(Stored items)
-- Opening Marker --

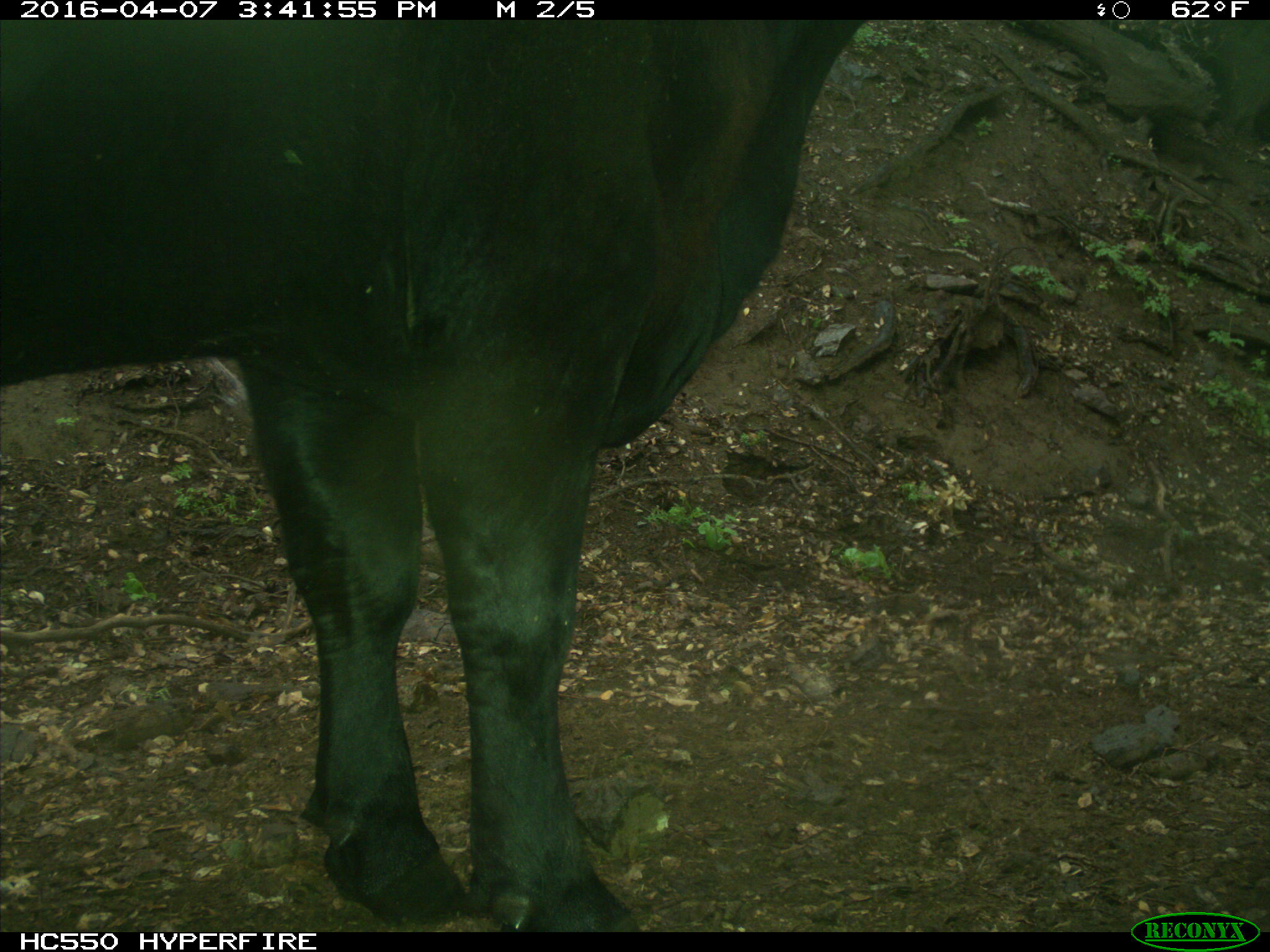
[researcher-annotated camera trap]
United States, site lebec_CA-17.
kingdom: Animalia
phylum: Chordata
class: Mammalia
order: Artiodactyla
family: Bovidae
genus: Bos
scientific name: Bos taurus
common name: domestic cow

-- Closing Marker --

Task: Extract every line from the one containing "class: Mammalia" to the end of the entries, including both of those lines, exactly as given and with nothing added.

Task solution:
class: Mammalia
order: Artiodactyla
family: Bovidae
genus: Bos
scientific name: Bos taurus
common name: domestic cow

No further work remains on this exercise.